# Stages power meter on Hollowgrams



## nordy643 (Aug 3, 2012)

Looking at a Stages PM Hollowgram Si crank...but I have one possibly really stupid question: You're required to order a brand new left crank arm from Stages but if you already have a full set what do you do with the non-Stages left arm once the new arm is installed?

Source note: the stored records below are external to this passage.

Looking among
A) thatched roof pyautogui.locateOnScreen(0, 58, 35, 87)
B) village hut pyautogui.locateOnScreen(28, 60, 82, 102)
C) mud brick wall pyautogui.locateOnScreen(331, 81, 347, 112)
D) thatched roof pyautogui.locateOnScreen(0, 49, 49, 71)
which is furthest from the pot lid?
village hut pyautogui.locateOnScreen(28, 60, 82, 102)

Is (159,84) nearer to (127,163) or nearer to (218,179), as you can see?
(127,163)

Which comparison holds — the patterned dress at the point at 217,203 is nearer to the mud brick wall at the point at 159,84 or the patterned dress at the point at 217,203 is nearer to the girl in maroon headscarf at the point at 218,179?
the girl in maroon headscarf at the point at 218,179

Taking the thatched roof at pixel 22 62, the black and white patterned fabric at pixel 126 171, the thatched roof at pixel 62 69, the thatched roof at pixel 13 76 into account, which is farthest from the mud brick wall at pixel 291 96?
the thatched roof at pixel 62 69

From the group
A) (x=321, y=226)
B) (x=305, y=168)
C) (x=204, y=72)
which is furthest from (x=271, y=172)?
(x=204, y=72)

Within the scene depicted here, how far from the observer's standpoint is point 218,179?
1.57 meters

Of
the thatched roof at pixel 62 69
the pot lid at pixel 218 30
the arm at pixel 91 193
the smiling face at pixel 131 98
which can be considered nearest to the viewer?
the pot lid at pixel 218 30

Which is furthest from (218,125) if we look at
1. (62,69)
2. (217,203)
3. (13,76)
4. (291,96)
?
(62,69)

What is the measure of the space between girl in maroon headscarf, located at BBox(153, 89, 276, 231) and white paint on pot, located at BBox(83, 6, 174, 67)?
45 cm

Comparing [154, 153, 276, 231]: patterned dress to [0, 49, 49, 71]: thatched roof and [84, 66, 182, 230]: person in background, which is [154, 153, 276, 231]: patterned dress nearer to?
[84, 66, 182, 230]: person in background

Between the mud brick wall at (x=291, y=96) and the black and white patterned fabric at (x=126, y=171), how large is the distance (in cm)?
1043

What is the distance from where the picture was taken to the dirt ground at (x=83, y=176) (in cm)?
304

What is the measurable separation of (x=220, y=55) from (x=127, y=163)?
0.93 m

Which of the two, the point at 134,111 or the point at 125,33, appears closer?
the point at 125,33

Google did not shed any light on this.


----------



## MMsRepBike (Apr 1, 2014)

I put mine on the shelf.
Just sits there, hanging out.


----------



## veloci1 (Nov 29, 2005)

mine is in my garage. you can try selling it, but, you might as well keep it just in case the Stages needs to be send out for work or repairs.


----------



## spdntrxi (Jul 25, 2013)

veloci1 said:


> mine is in my garage. you can try selling it, but, you might as well keep it just in case the Stages needs to be send out for work or repairs.


that's a good point.. I got the whole crankset from stages.. so no spare for me, but I do search for the left arm on ebay


----------



## cutty (May 28, 2014)

MMsRepBike said:


> I put mine on the shelf.
> Just sits there, hanging out.


so how do you like the stages on hollowgram? waiting for it to install on my SISL2 crank.


----------



## nordy643 (Aug 3, 2012)

MMsRepBike said:


> I put mine on the shelf.
> Just sits there, hanging out.


I'm going to need to find a better use for it I think, like maybe a Christmas ornament or something


----------